*** SOURCE DOCUMENT ***

How to index doubly restricted integer partitions?

Question

When enumerating all partitions of a positive integer with the following 2 restrictions:

• the size of each partition is always PartitionSize
• all elements of these partitions are less than or equal to MaxVal, and greater than zero.

...I am faced with a task of numbering/indexing these partitions, in such manner that I can store their indices and later retrieve them to quickly regenerate the elements of one partition from an arbitrary index. The indices do not need to be consecutive.

Q: What would be the best way to go about calculating such partition indices?

The function that generates these partitions is listed below:

void GenPartitions(const unsigned int myInt, const unsigned int PartitionSize, unsigned int MaxVal)
{
    if ((MaxVal = MaxPartitionVal(myInt, PartitionSize, MaxVal)) == 0)
        return;

    unsigned int MinVal = 1;
    unsigned int idx_Last = PartitionSize - 1;
    unsigned int RightSum = MaxVal;     //Sum to the right of the Decrement Point (inclusive)
    unsigned int idx_Dec = idx_Last;    //The point that needs to be decremented
    vector<unsigned int> partition(PartitionSize);

    partition[idx_Last] = MaxVal;   //Initiallize first partition

    do {
        unsigned int cur = idx_Dec - 1;
        unsigned int LeftRemain = myInt - RightSum - (idx_Dec - 1) * MinVal; //Calculate the remainder to the left

        while (LeftRemain > partition[idx_Dec]) //While the remainder is too big to satisfy the left to right ascending ordering.

*** STORED DATA ***

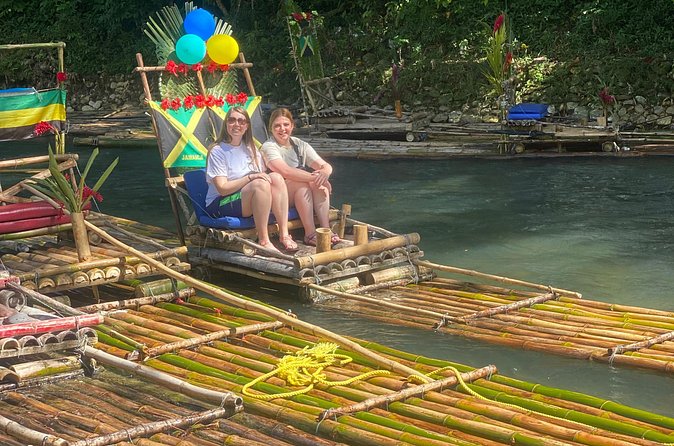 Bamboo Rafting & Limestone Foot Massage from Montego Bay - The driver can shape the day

***
*** STORED DATA ***

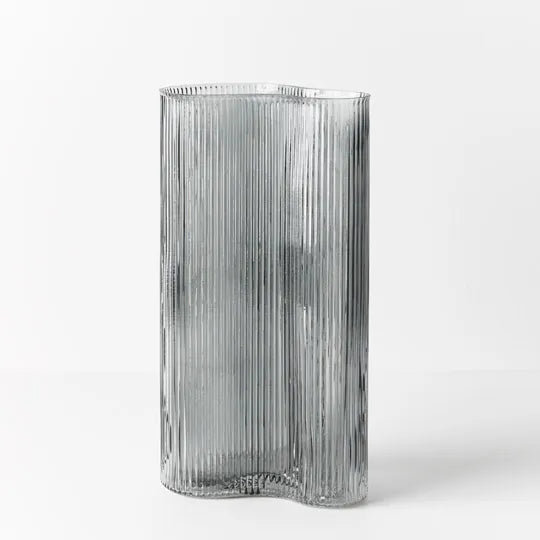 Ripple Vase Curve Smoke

***

## BRIEF 1
In the partition-indexing question, rewrite the passage starting at "When enumerating all" and ending at "greater than zero.", substituting "constraints" for "restrictions".
## BRIEF 2
Answer these questions about the partition-indexing question:
(a) What value must every element of a partition be less than or equal to?
(b) Do the partition indices need to be consecutive?
(c) What value does the generating function assign to MinVal?

## REPLY 1
When enumerating all partitions of a positive integer with the following 2 constraints:

• the size of each partition is always PartitionSize
• all elements of these partitions are less than or equal to MaxVal, and greater than zero.

## REPLY 2
(a) MaxVal
(b) No
(c) 1